Membangun infrastruktur di Papua memang tidak mudah. Tantangan alam yang ‘istimewa’ melebihi daerah lain di Indonesia membutuhkan komitmen dan kerja ekstra yang harus dilakukan bersama antara pemerintah pusat yang diwakili oleh BAKTI Kominfo dan pemerintah daerah.
“Harapannya ke depan masyarakat Papua juga dapat merasakan manfaat kehadiran telekomunikasi seperti daerah lain. Jadi, bukan hanya manfaat dasar saja, tapi juga manfaat turunan seperti peningkatan ekonomi pemberdayaan UMKM lokal,” katanya.
Data tahun 2019-2020 pada kuartal 2 menunjukan pengguna internet aktif di Indonesia berjumlah 196,71 juta jiwa atau sebesar 73,7 persen dari total penduduk 266,91 juta jiwa sebagian besar berada di Pulau Jawa dan Sumatera.
Pulau Jawa sebagai pulau terpadat memiliki tingkat penetrasi internet mencapai 41,7 persen dan Sumatera 16,2 persen. Kondisi ini berbanding terbalik dengan wilayah lainnya, seperti Kalimantan 4,6 persen, Sulawesi 5,1 persen, Bali dan Nusa Tenggara 3,9 persen, serta Maluku dan Papua yang hanya 2,2 persen saja.
Studi dari Boston Consulting Group (BCG) tahun 2017, mencatat ada sekitar 150 ribu lokasi fasilitas publik yang belum terlayani internet. Mulai dari layanan pendidikan, kesehatan, kantor pemerintahan, markas pertahanan dan keamanan, pariwisata dan lainnya.
Bahkan, masih banyak area blank spot yang tidak terjamah sinyal di Indonesia meski sudah 20 tahun berlangsungnya privatisasi layanan telekomunikasi. Kondisi inilah yang membuat ICT Development Index Indonesia menduduki rangking ke-111 dari 176 negara di dunia. Kalah jauh dari negara-negara ASEAN, seperti Singapura, Malaysia, Brunei Darussalam dan Thailand.

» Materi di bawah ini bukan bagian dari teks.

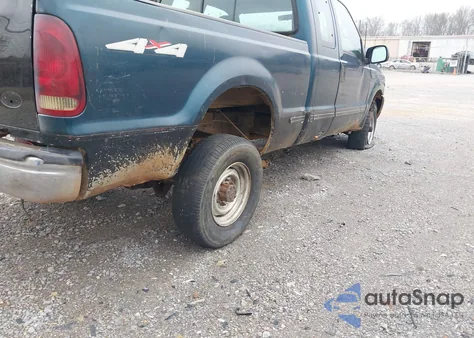 1999 Ford F-250 Lariat/Xl/Xlt из США, поврежденный, VIN 1FTNX21L8XED21643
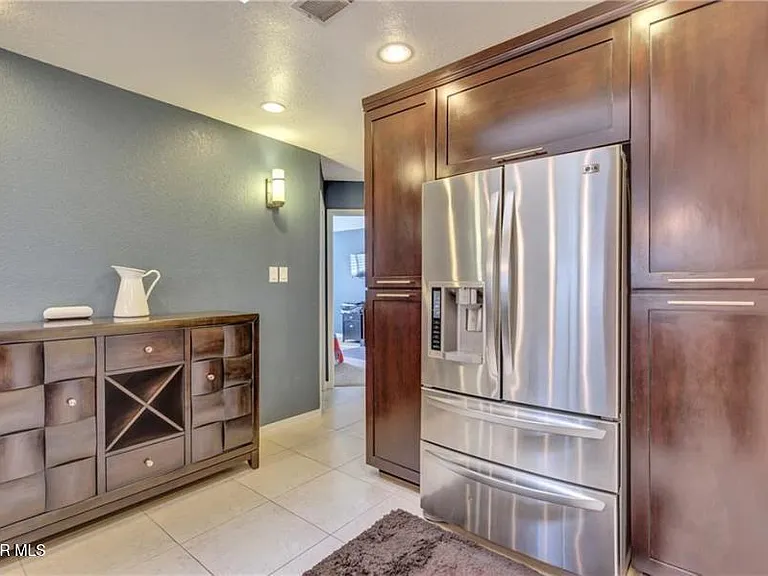 7067 Crown Ridge Dr — Photo 15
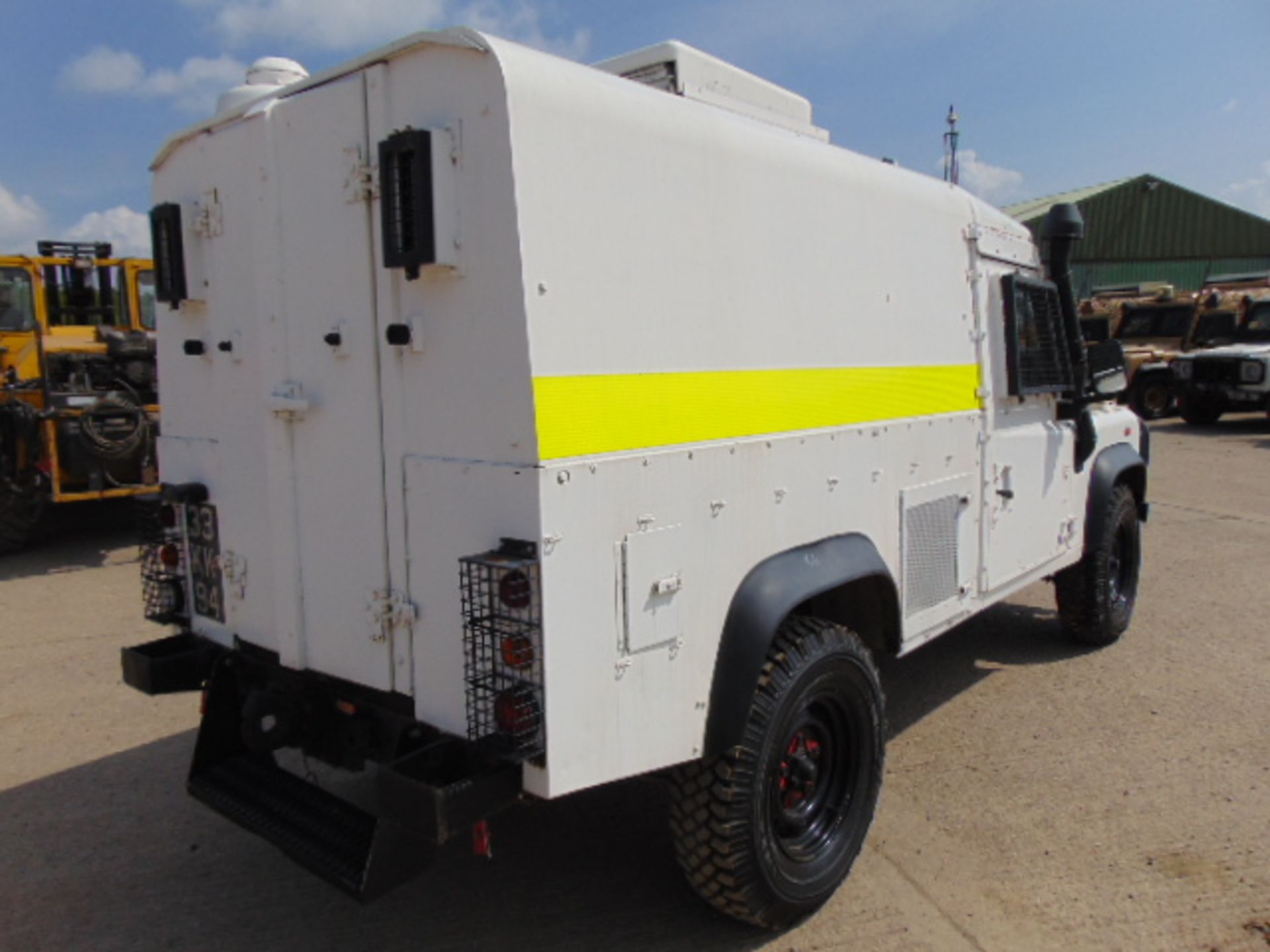 Land Rover 110 300TDi Snatch-2A - Image 6 of 22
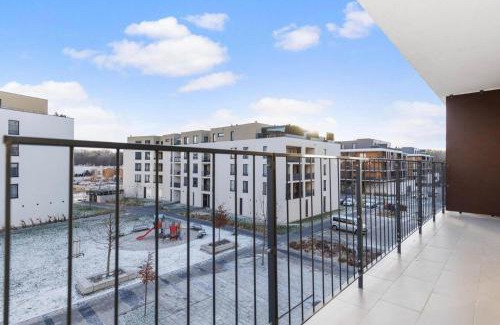 Bratislava Apartment | Sunflower - Modern large charming apartment with balcony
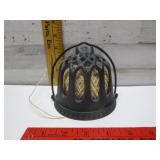 CAST IRON STRING HOLDER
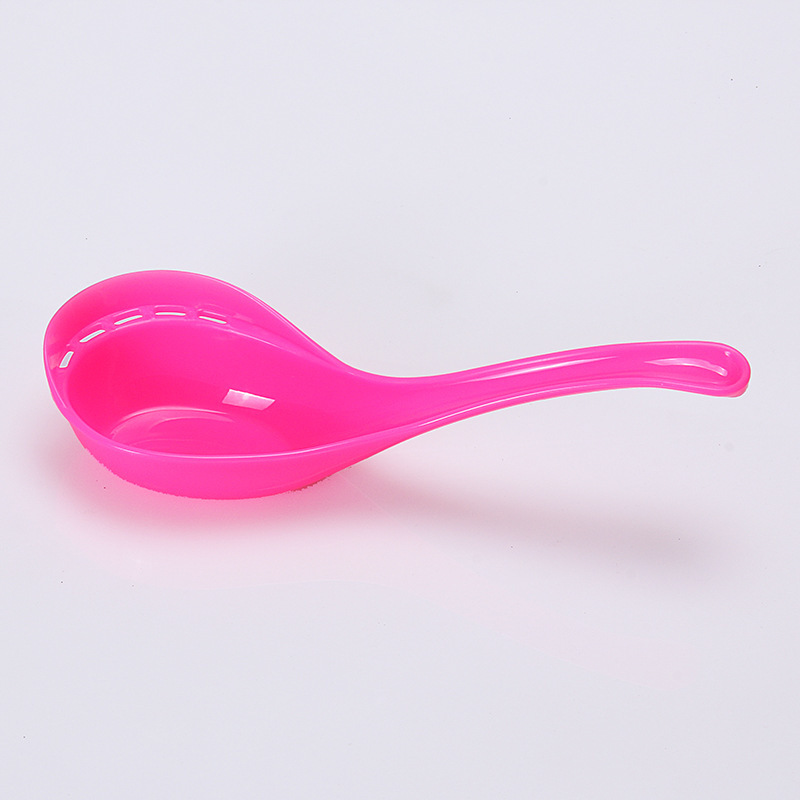 Cuchara de sopa de drenaje grande de estilo japonés olla caliente colador fideos cuchara con fugas cuchara de gachas de plástico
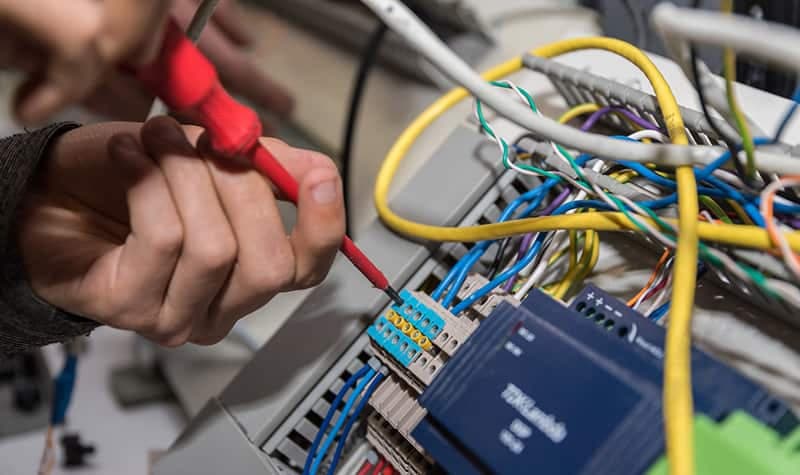 Prüfung ortsfester elektrischer Anlagen: Wer darf sie durchführen?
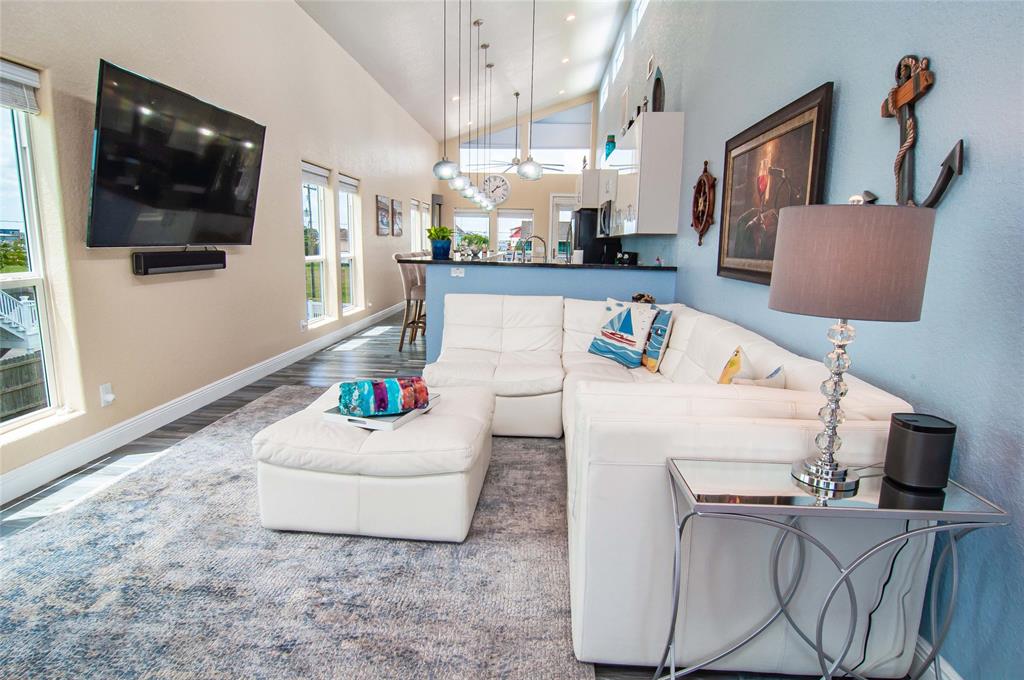 1415 2 9th Street, San Leon, Texas 77539, 2 Bedrooms Bedrooms, 5 Rooms Rooms,2 BathroomsBathrooms,Single-family,For Sale,9th,87188029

Mengatasi kesenjangan digital yang terjadi di Indonesia, khususnya di Provinsi Papua dan Papua Barat, Kementerian Komunikasi dan Informatika lewat Badan Aksesibilitas Telekomunikasi dan Informasi (BAKTI) menggarap program konektivitas digital, khususnya di wilayah 3T (terdepan, teluar dan tertinggal).
Ini sejalan dengan Inpres No. 9 tahun 2020 tentang Percepatan Pembangunan Kesejahteraaan di Provinsi Papua dan Papua Barat.